> **Selected passage**:
<<<<

= George Chaworth, 1st Viscount Chaworth =

English politician

George Chaworth, 1st Viscount Chaworth of Armagh (c. 1568 – 3 July 1639) was an English politician who sat in the House of Commons between 1621 and 1624 and was raised to the peerage as Baron Chaworth and Viscount Chaworth.

==Background and early life==
Chaworth was the son of John Chaworth of Southwell, Nottinghamshire and his wife Jane Vincent. He matriculated at Trinity College, Oxford on 4 March 1586, aged 17 and was admitted to Gray's Inn in 1605. He was knighted at Greenwich on 29 May 1605 and was awarded MA at Oxford University on 30 August 1605.

>>>>

> **Work item A**: Quote the Chaworth biography between "George Chaworth, 1st Viscount Chaworth of" and "30 August 1605.", inclusive.
> **Work item B**: According to the Chaworth biography, where and on what date was Chaworth knighted?
> **Work item C**: Translate this sentence from the Chaworth biography into Spanish: "Chaworth was the son of John Chaworth of Southwell, Nottinghamshire and his wife Jane Vincent."
None of the records is needed for the work on this page.

> **Data excerpts**:
<<<<

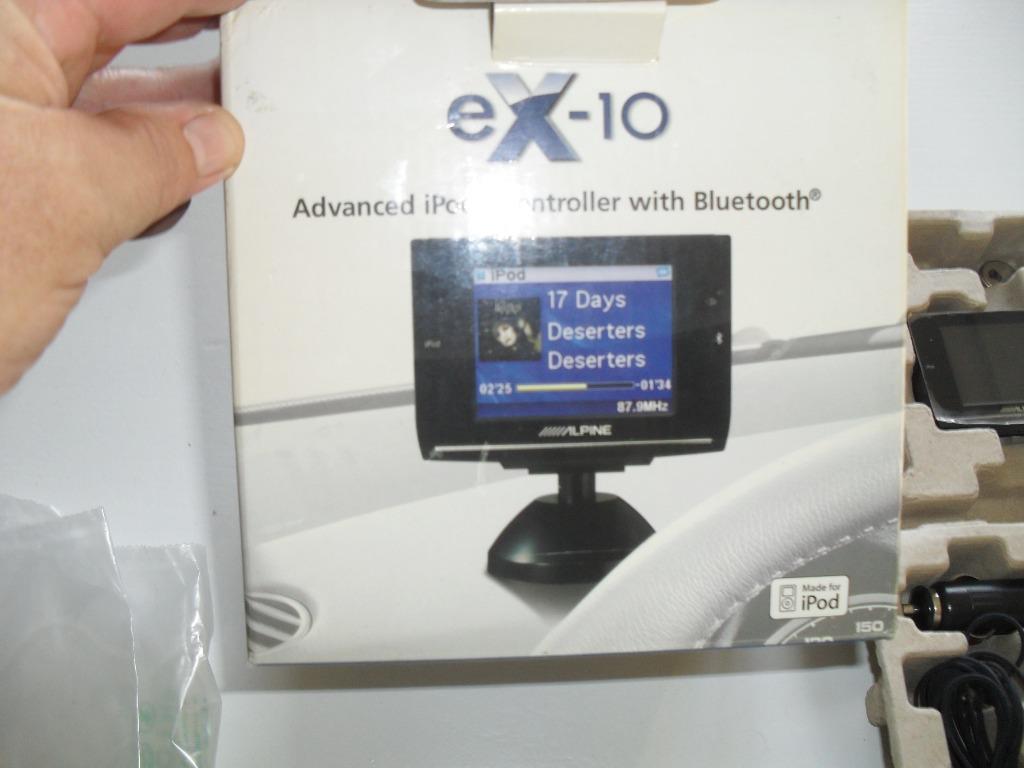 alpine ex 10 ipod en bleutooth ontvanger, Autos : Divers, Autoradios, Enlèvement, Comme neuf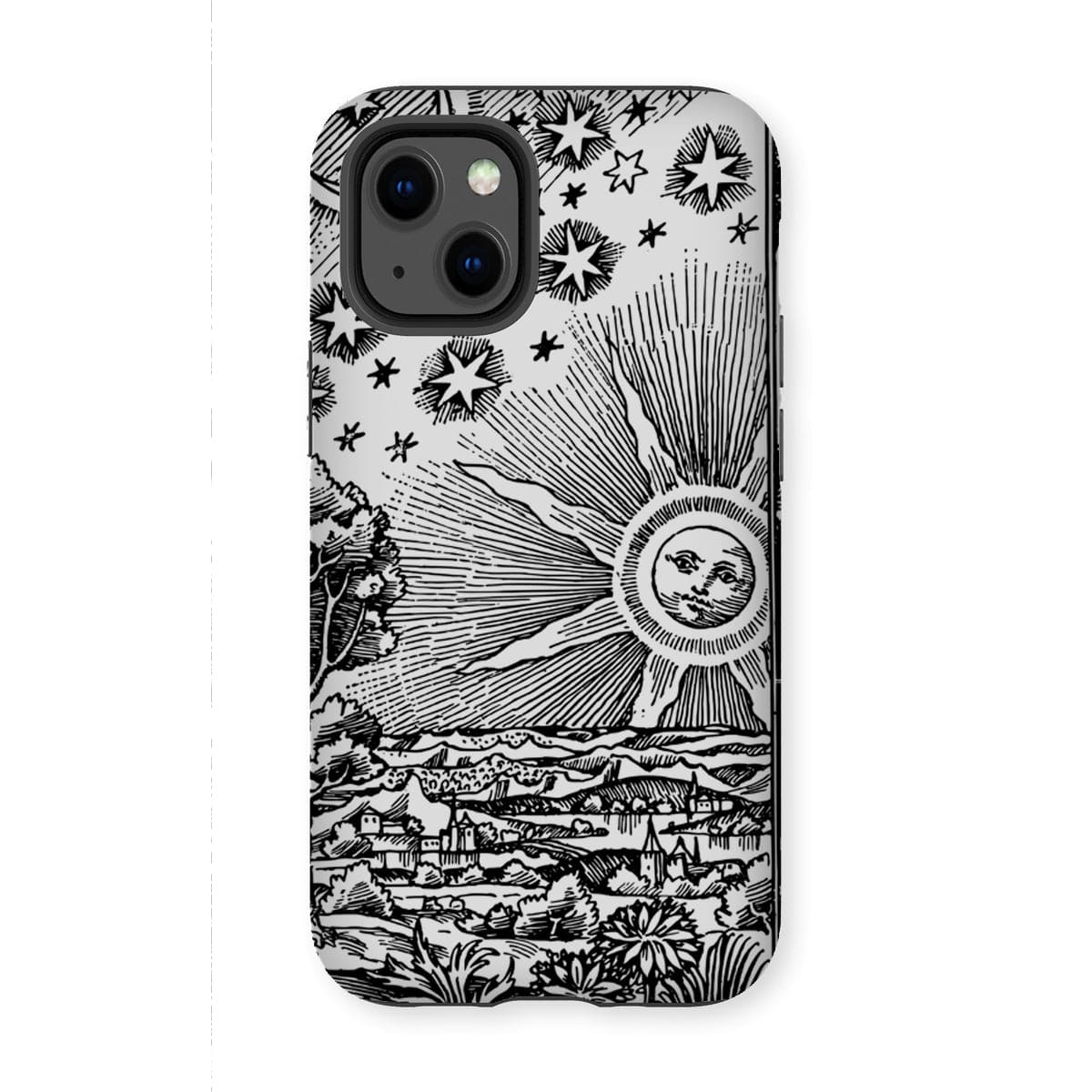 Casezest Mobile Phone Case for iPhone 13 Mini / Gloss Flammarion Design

>>>>
<<<<

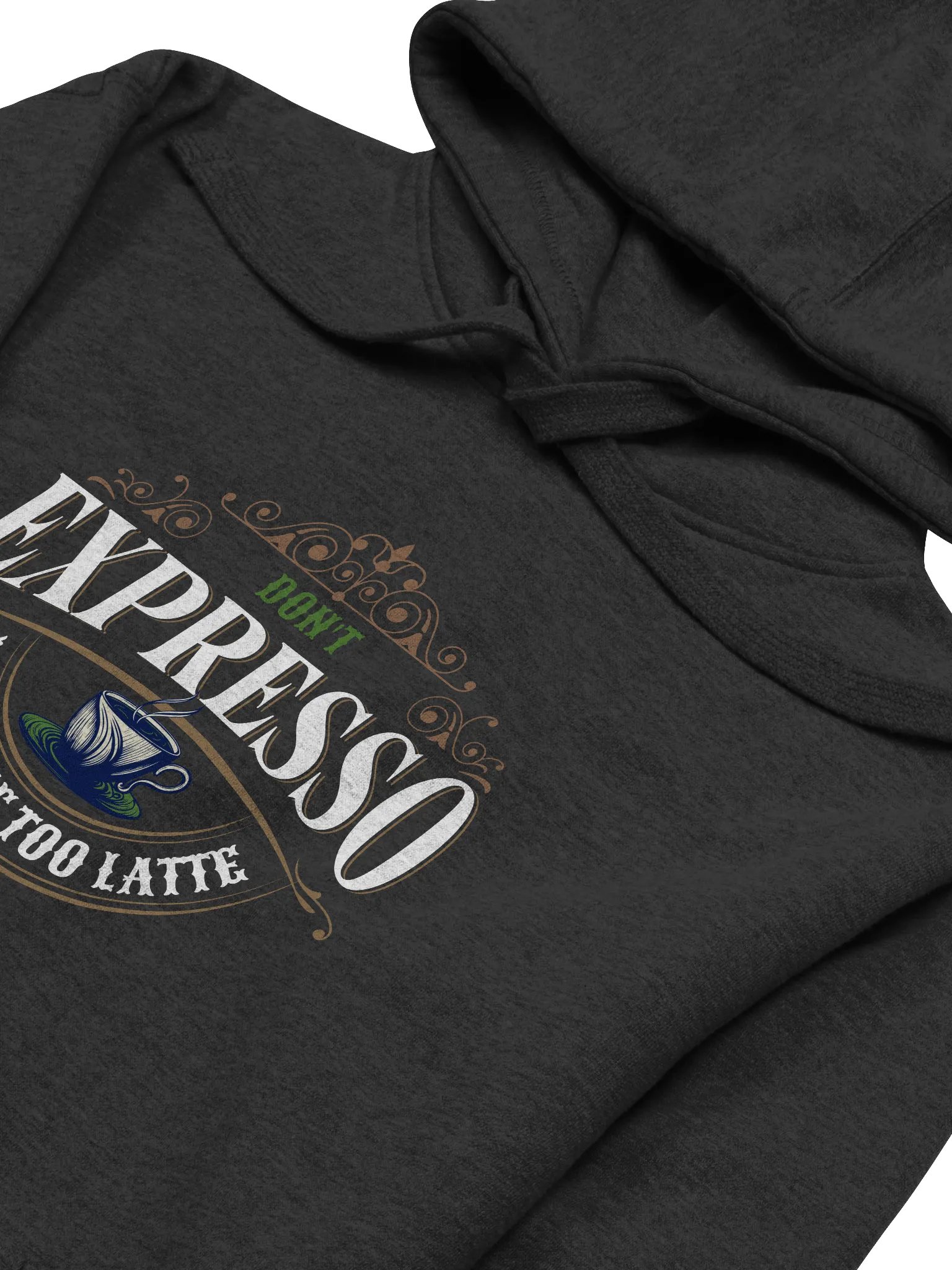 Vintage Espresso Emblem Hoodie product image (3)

>>>>

> **Final answer A**:
George Chaworth, 1st Viscount Chaworth of Armagh (c. 1568 – 3 July 1639) was an English politician who sat in the House of Commons between 1621 and 1624 and was raised to the peerage as Baron Chaworth and Viscount Chaworth.

==Background and early life==
Chaworth was the son of John Chaworth of Southwell, Nottinghamshire and his wife Jane Vincent. He matriculated at Trinity College, Oxford on 4 March 1586, aged 17 and was admitted to Gray's Inn in 1605. He was knighted at Greenwich on 29 May 1605 and was awarded MA at Oxford University on 30 August 1605.

> **Final answer B**: At Greenwich on 29 May 1605.

> **Final answer C**: Chaworth era hijo de John Chaworth, de Southwell, Nottinghamshire, y de su esposa Jane Vincent.